Jiney (Race Wong) is a pretty young student who disses boys to instead go out and take photos with her best friend Jas (Race’s real-life sister Rosanne Wong). She is a serious girl, with furrowed brow, oblivious to the stares and “I think you’re hot” interest of cute boys like Anson (Anson Leung) and even Janey, who proclaims she is in love with her. Instead, Jiney’s eyes scan right past them, and become enthralled in images of death, as one day she is lucky enough to have her camera in hand when a suicide leaps from a tall building right in front of her. With the blood pooling around the splattered body’s head, she thinks she may have found her artistic calling.
In her quest for her art, it is unsurprising that Jiney slowly becomes unhinged, resorting to flipping out alone in her apartment (her mom is eternally absent), painting blood-red paint into her hair, and lying in splatterings of her own artistic mess on the floor.
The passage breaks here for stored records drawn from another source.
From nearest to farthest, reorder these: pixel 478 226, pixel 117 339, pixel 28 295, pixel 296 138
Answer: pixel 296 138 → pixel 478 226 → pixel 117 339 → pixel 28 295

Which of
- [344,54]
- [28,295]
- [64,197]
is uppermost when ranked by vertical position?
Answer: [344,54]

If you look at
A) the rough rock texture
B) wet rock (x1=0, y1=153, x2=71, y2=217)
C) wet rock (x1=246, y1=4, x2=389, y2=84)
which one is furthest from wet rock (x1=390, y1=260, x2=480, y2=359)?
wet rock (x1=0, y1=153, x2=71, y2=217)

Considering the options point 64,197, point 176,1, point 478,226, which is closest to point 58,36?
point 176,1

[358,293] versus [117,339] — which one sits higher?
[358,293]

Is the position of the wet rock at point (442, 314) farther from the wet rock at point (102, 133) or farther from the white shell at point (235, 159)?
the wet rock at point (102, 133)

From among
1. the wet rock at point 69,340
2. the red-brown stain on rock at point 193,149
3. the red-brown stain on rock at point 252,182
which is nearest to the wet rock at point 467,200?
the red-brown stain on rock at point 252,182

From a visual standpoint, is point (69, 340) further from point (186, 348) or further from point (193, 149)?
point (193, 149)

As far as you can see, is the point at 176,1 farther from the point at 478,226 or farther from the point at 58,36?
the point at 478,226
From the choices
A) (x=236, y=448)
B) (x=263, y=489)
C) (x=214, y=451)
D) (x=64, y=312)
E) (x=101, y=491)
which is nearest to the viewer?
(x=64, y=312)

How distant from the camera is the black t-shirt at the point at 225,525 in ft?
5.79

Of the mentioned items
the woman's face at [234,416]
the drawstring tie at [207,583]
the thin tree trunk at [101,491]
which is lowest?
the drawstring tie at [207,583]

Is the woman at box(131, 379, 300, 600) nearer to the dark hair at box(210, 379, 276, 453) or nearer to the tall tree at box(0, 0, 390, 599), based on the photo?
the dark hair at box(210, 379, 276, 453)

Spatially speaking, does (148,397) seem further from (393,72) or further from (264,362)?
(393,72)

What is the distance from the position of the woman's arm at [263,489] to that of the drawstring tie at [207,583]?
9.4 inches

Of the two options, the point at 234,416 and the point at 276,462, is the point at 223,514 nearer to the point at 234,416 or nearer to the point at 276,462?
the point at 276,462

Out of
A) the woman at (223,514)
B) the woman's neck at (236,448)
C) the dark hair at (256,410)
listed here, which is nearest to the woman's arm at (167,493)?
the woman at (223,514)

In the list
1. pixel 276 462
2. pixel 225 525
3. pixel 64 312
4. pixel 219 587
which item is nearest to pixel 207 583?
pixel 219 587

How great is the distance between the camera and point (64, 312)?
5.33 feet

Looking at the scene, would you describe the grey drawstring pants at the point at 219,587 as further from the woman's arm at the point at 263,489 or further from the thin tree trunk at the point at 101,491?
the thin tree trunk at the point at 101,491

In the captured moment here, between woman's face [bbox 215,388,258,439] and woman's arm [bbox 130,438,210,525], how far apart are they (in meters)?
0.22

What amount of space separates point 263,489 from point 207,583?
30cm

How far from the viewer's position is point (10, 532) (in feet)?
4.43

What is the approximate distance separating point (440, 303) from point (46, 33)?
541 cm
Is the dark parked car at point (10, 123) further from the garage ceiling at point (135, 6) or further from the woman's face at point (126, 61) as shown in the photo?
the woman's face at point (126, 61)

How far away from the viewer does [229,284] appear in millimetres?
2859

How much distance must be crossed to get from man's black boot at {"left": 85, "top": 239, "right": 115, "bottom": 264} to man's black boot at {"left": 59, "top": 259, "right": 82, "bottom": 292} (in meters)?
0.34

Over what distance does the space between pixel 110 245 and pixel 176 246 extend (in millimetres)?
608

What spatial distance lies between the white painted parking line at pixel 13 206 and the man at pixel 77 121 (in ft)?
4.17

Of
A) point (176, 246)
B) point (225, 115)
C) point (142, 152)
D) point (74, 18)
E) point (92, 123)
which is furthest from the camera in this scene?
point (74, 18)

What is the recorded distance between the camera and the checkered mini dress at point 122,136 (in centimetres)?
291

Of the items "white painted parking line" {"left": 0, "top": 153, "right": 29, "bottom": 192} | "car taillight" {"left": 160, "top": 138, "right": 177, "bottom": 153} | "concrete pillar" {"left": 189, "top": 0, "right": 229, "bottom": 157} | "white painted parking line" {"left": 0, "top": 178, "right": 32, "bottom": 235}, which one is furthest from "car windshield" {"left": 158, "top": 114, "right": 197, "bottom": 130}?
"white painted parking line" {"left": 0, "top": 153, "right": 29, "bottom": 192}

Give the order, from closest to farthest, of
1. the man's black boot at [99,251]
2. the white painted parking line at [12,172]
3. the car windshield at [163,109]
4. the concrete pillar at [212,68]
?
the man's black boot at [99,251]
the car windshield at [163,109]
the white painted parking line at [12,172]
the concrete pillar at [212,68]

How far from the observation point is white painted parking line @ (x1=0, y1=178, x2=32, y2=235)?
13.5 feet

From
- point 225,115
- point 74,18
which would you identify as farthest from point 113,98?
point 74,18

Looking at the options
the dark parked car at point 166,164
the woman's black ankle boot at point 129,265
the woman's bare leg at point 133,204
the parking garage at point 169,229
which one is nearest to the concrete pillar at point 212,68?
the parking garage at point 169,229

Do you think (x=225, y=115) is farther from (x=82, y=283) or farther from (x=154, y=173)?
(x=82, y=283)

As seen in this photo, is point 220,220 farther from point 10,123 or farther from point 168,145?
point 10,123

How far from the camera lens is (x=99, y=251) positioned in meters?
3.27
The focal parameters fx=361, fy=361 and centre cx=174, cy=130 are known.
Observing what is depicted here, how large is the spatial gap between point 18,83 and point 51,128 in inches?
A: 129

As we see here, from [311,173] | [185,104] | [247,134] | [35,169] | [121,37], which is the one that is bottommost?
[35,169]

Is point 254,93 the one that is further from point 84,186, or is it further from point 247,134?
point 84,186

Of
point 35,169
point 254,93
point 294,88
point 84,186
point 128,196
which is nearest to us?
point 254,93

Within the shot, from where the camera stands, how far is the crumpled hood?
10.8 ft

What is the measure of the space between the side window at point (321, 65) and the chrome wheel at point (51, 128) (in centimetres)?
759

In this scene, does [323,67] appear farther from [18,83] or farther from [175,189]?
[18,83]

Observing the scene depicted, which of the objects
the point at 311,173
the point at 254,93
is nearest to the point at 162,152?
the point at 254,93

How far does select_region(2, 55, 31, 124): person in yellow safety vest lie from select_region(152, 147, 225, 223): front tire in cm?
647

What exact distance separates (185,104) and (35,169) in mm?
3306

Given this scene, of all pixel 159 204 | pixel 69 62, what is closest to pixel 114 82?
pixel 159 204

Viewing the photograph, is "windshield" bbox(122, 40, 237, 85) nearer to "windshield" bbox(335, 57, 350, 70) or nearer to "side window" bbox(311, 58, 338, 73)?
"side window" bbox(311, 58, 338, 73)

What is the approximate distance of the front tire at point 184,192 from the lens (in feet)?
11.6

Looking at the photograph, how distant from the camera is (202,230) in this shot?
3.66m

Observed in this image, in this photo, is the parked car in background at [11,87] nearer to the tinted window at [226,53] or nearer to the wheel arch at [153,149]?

Lucky for her, her lover Jas is always there for her, a phone call away.
Now up until this point, Ab-Normal Beauty is a kind-of interesting character study, and certainly stunning to look at. If ever a filmmaking team were to tackle the appeal and obsession behind visual art, it would be the Pang Brothers who have a visual flair like few other movie makers these days. But around half-way through, Ab-Normal Beauty takes a turn for the worse. Someone starts leaving graphically violent video tapes at Jiney’s door—horrible imagines of young women strapped to a chair, being beaten to death… YIKES! Whoever is making the tapes unsurprisingly thinks that she is turned on by the images, despite having to turn away.
Now, I was so appalled by certain gratuitous scenes towards the end that I actually turned the film off. I decided I did not need to see the rest of the film. I was done. That’s it. But I did finish it a couple days later. Disappointingly, the film at that point had spiraled into a more run-of-the-mill gore-fest. It was almost like direct Oxide Pang got so excited himself by the art of violence, that he left original plot behind, concentrating instead on shock-value moments. It is too bad, because Ab-Normal Beauty seemed for awhile to have promise of something better.